Краткое задание 1: Определите, соответствуют ли фрагменту документа утверждения (a), (b) и (c). Для каждого ответьте «да» или «нет» и дословно процитируйте решающие слова фрагмента: (a) статья В. Гусева написана об А. Вознесенском; (b) в приведенных словах Пушкина за слабость поэтического произведения винится век, а не дарование стихотворца; (c) А. Вознесенский назван поэтом цивилизации.
Краткое задание 2: Выпишите дословно часть фрагмента документа: начните с места, где стоят слова «Ибо, что бы», и остановитесь после слов «сомненьями, не предан.».

Фрагмент документа:
+++
Замечательно пишет нынче В. Гусев о сегодняшнем поэте вчерашнего (близкого, впрочем, к никогдашнему), о крахе современного нам новаторства, о «коварстве» века, о выносливом сердце, «задавившем» (по слову критика) в себе гуманность, о стихотворчестве, извлекающем «музыку» из машинного «интеллекта» («кумпола моего менестрельского», как жаргонно-напыщенно изъясняется сам стихотворец)... О том, кому недостало мужества перед соблазнами века, кто умерщвлял память ради заводной птицы — «новизны». О новизне, осмеиваемой новою новизною.

О невиновности века...

«Поэтическое произведение может быть слабо, ошибочно, — вспоминаешь невольно слова суверенного Пушкина,-— виновато уж, верно, дарование стихотворца, а не век, ушедший от него вперед».

«Виноват» тем самым и разрыв с традицией. И просчет относительно времени, «непредвиденных» скоростей века — результат того же: этого недальновидного разрыва. (Всякая недальновидность — конечно, порок дарования: в свою очередь... Ведь замкнутый круг: «талант — традиция» был уже здесь очерчен.)

Ибо, что бы мы ни говорили об особенностях данного дарования или XX века, нам не уйти от исходного, главного, очевидного: А. Вознесенский (а это о нем написал свою статью В. Гусев) — откровенный, последовательный, убежденный поэт цивилизации. Поэт — как поющий славу, как служащий всецело, страстно. Так служащий, как когда: «Без лести предан». Даже и «с иронией», быть может... Даже и при сетованьях (любовных) порой. Но: предан! предан! Именно— кровно предан. И ничему иному, хоть бы и с иронией, оговорками, хоть бы и с некоторыми сомненьями, не предан.

Мы дети «36-70»[13],
не сохнет кровь на губах,
из бешеного семени
родившиеся в свитерах.

Признаний сходного типа: афористических автохарактеристик, эпатажа, щегольских «еамосарказмов», «крови», точно клюквенный сок, проливаемой «вразнос», апломба, двусмысленных шуток, всклокоченного темперамента, прагматического благоразумия (в костюме истерии), острот, щекочущих за ушком «прогрессы», которые «реакционны»; беспокойных прижизненных панихид (и чтоб все: «Вы... Борис Леонидович...» и так далее — в трауре «встали»); вульгарного энциклопедизма, Христов, Харонов, Марков Захаровичей, Калигул, Савских, «пьерошек», топографии Вест-Индии, обломков цитат, домашних вытяжек из «кватроченто», осколков католических витражей и рокотовских зеркал, стихотворных коллажей с шерстью убитого кабана и травной приправой «аромата Фета»; современного «берклианства», несытой гордыни, солипсизма и быта — в гомерических степенях; стонущего эгоизма, «жадного взгляда василиска» на живую природу; памятников аэропортам, лайнерам, чикагским бойням, колоколам, кока-коле, разнообразным маркам индивидуального транспорта, дубленкам «ампирной» раскраски, шортам «в облипочку» и кожаным пиджакам из «коровьего сыночка», «фаршированным душой»,— без счета в его книгах!
+++
Выдержка из данных:
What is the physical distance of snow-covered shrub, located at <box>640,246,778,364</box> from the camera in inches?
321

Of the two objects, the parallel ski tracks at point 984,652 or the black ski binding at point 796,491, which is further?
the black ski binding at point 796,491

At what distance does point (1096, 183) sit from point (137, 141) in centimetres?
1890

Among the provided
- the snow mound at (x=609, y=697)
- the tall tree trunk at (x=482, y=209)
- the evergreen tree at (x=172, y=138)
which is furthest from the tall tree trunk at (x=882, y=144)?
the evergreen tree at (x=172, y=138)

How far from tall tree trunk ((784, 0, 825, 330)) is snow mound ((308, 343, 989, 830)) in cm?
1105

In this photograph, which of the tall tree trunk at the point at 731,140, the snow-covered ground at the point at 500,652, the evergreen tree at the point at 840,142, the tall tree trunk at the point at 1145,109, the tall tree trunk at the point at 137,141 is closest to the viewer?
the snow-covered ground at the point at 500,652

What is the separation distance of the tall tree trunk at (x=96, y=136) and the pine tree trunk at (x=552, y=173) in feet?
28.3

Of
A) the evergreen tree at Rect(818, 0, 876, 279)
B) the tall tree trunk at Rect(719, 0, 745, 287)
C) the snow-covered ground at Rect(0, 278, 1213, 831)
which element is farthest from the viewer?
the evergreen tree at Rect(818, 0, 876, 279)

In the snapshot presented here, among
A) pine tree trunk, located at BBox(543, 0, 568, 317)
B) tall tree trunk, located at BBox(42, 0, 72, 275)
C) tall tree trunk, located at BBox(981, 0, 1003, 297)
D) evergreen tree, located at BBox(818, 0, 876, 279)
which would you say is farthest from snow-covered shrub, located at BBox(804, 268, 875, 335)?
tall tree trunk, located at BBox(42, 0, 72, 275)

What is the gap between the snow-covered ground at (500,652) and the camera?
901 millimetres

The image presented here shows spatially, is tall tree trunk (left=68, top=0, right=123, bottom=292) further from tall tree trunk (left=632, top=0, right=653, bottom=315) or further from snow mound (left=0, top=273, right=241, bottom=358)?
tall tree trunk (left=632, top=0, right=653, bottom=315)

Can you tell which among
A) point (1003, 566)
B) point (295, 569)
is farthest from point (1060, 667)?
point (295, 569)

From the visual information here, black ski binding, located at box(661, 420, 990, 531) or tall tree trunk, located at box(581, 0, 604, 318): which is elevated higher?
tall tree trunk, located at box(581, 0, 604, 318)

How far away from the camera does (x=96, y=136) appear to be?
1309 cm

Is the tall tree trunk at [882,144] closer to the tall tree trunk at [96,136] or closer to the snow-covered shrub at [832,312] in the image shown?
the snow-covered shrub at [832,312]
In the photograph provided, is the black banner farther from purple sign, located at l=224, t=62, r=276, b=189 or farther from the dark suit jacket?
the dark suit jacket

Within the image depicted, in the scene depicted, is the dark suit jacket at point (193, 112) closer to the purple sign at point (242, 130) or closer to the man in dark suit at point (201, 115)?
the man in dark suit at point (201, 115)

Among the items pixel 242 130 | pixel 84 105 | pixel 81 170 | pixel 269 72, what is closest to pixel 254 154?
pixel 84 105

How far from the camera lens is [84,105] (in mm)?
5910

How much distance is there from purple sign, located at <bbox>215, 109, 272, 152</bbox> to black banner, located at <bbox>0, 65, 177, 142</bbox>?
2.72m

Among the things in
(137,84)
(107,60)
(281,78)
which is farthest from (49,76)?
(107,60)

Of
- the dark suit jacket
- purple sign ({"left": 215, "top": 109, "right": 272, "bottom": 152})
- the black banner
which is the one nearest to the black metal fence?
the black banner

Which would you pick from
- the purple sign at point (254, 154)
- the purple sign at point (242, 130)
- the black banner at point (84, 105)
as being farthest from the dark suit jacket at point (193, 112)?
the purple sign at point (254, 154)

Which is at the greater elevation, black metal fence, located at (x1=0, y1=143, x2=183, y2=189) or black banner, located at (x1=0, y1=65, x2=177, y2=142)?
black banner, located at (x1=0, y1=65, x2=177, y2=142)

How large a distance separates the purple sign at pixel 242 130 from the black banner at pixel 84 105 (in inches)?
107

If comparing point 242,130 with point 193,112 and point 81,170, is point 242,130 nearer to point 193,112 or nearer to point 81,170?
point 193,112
+++
Решение задачи 1:
(a) Да: «а это о нем написал свою статью В. Гусев».
(b) Нет: «виновато уж, верно, дарование стихотворца, а не век, ушедший от него вперед».
(c) Да: «откровенный, последовательный, убежденный поэт цивилизации».

Решение задачи 2:
Ибо, что бы мы ни говорили об особенностях данного дарования или XX века, нам не уйти от исходного, главного, очевидного: А. Вознесенский (а это о нем написал свою статью В. Гусев) — откровенный, последовательный, убежденный поэт цивилизации. Поэт — как поющий славу, как служащий всецело, страстно. Так служащий, как когда: «Без лести предан». Даже и «с иронией», быть может... Даже и при сетованьях (любовных) порой. Но: предан! предан! Именно— кровно предан. И ничему иному, хоть бы и с иронией, оговорками, хоть бы и с некоторыми сомненьями, не предан.